◆ What is expected ◆
Nothing but the lines from the first line of the records through the line with "(Optimum Nutrition) Creatine" should be output, exactly as written and free of pictures.
——————————
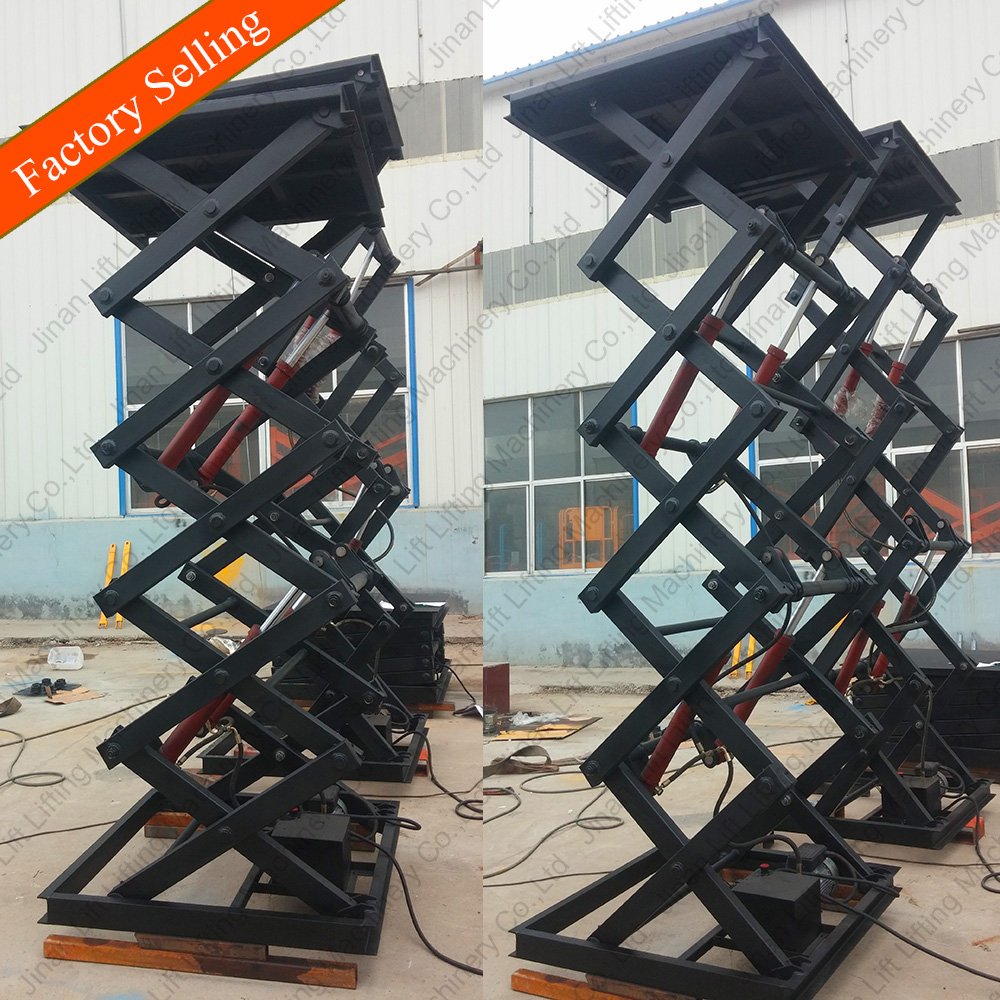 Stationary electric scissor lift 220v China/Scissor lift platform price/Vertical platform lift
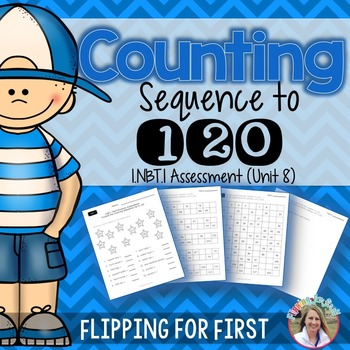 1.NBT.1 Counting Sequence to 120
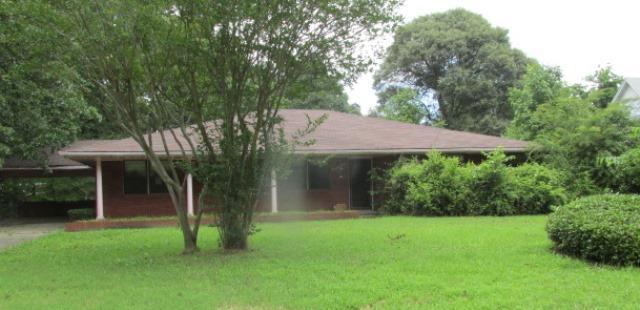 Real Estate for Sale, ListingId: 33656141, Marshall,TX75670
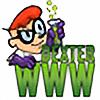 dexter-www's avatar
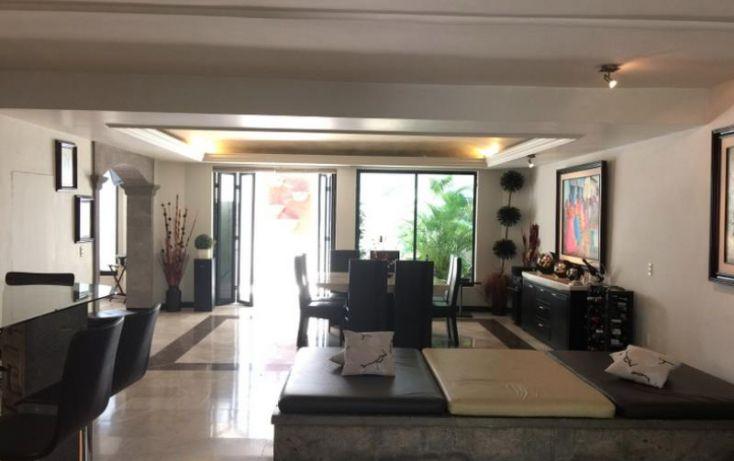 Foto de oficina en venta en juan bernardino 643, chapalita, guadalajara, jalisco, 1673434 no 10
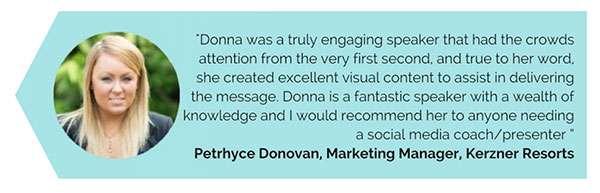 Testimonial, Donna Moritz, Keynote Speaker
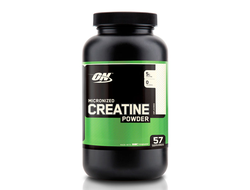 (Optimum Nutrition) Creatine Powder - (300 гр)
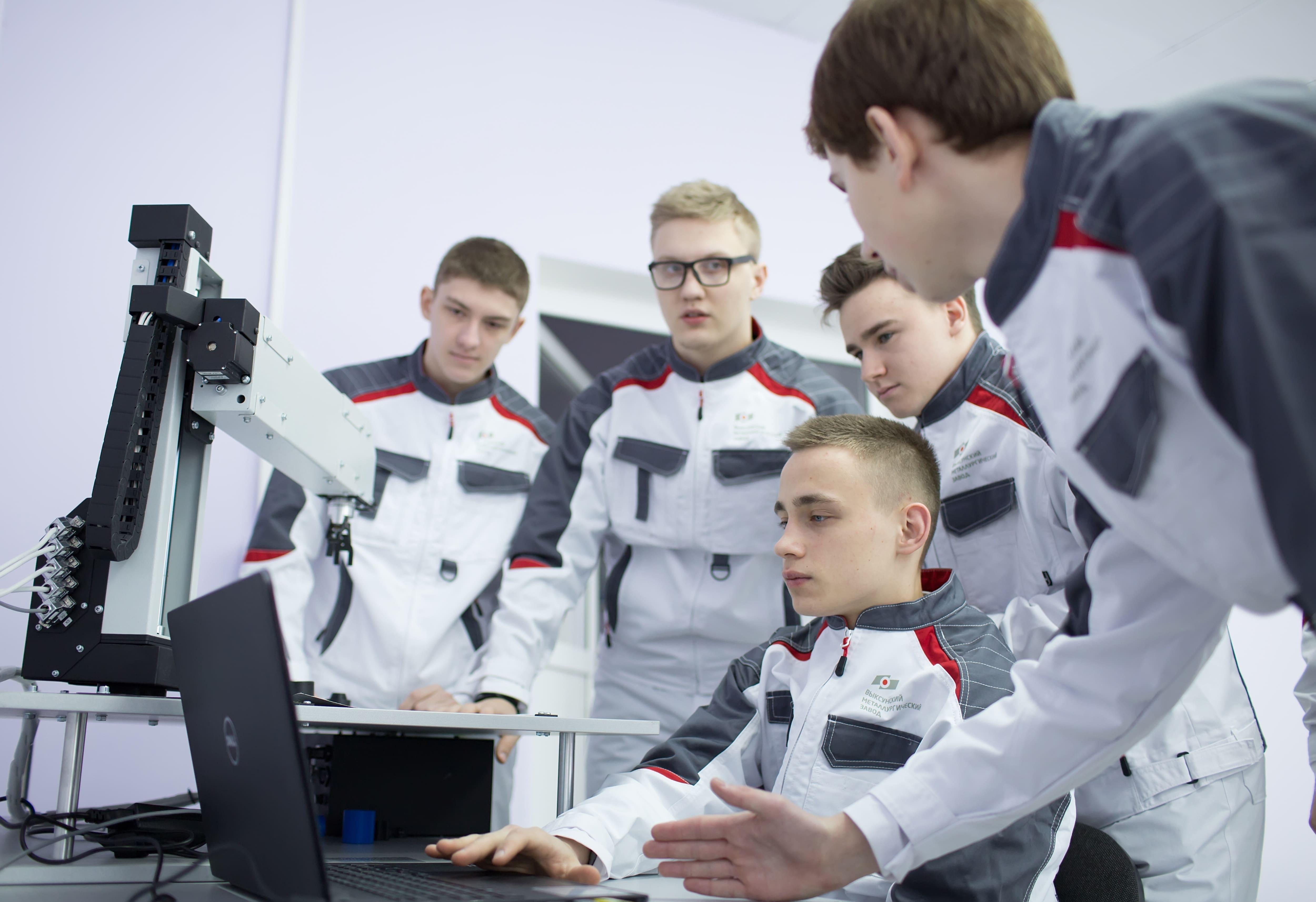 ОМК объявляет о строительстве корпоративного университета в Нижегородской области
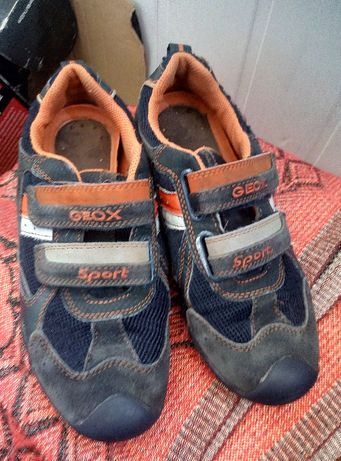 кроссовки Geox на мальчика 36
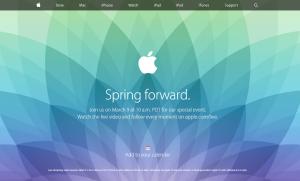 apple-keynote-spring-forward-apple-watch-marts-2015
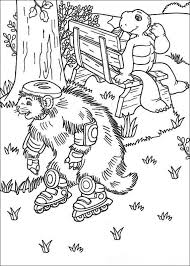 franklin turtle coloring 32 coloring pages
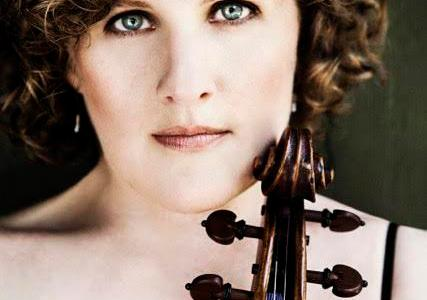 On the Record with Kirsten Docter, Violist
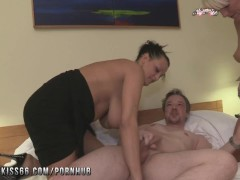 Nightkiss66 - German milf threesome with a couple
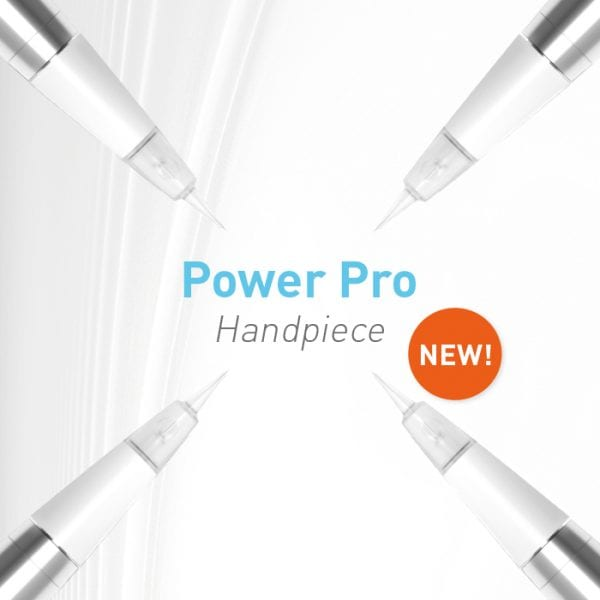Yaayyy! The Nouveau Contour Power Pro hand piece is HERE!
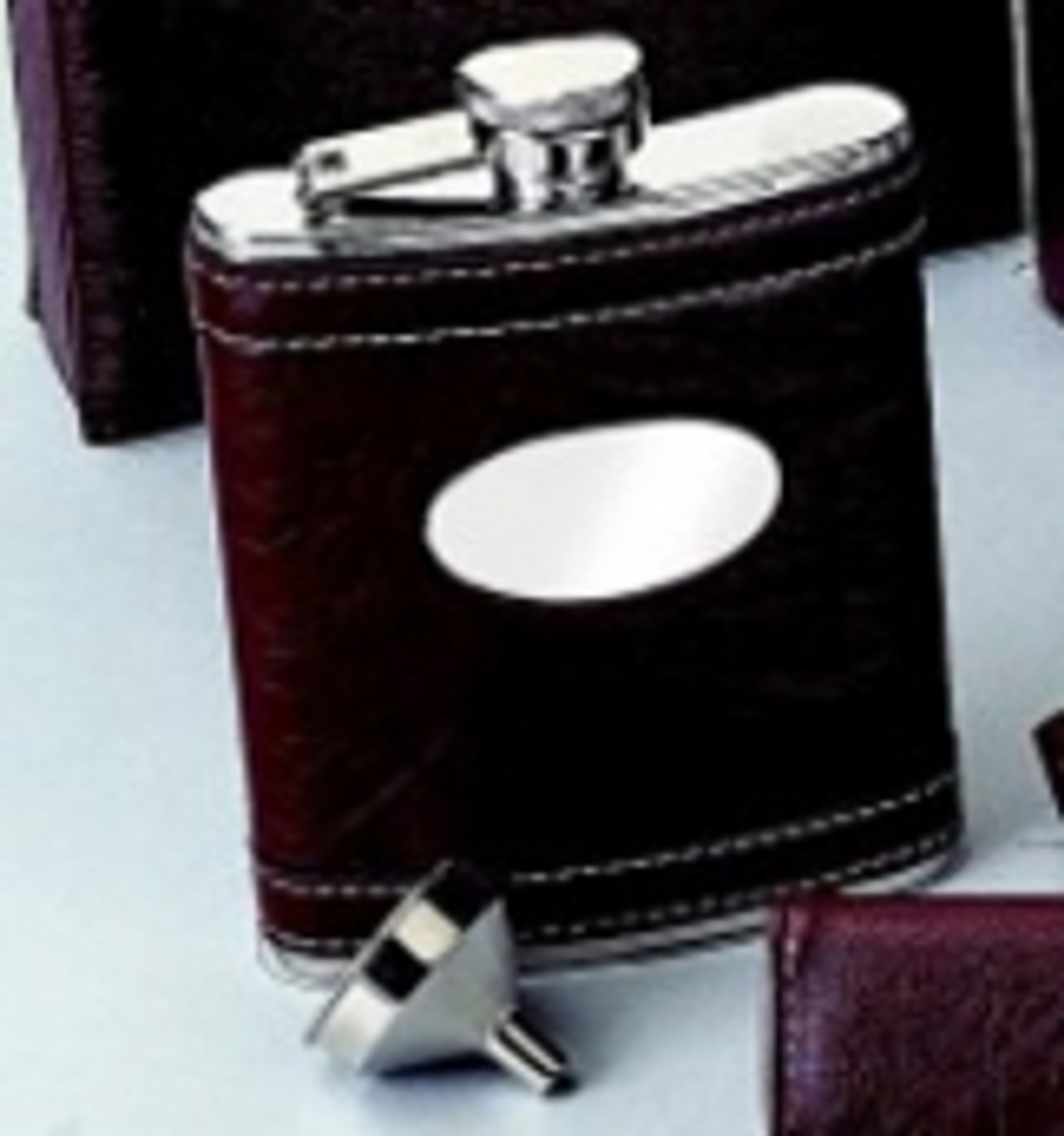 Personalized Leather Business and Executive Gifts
——————————
◆ Expected answer ◆
 Stationary electric scissor lift 220v China/Scissor lift platform price/Vertical platform lift
 1.NBT.1 Counting Sequence to 120
 Real Estate for Sale, ListingId: 33656141, Marshall,TX75670
 dexter-www's avatar
 Foto de oficina en venta en juan bernardino 643, chapalita, guadalajara, jalisco, 1673434 no 10
 Testimonial, Donna Moritz, Keynote Speaker
 (Optimum Nutrition) Creatine Powder - (300 гр)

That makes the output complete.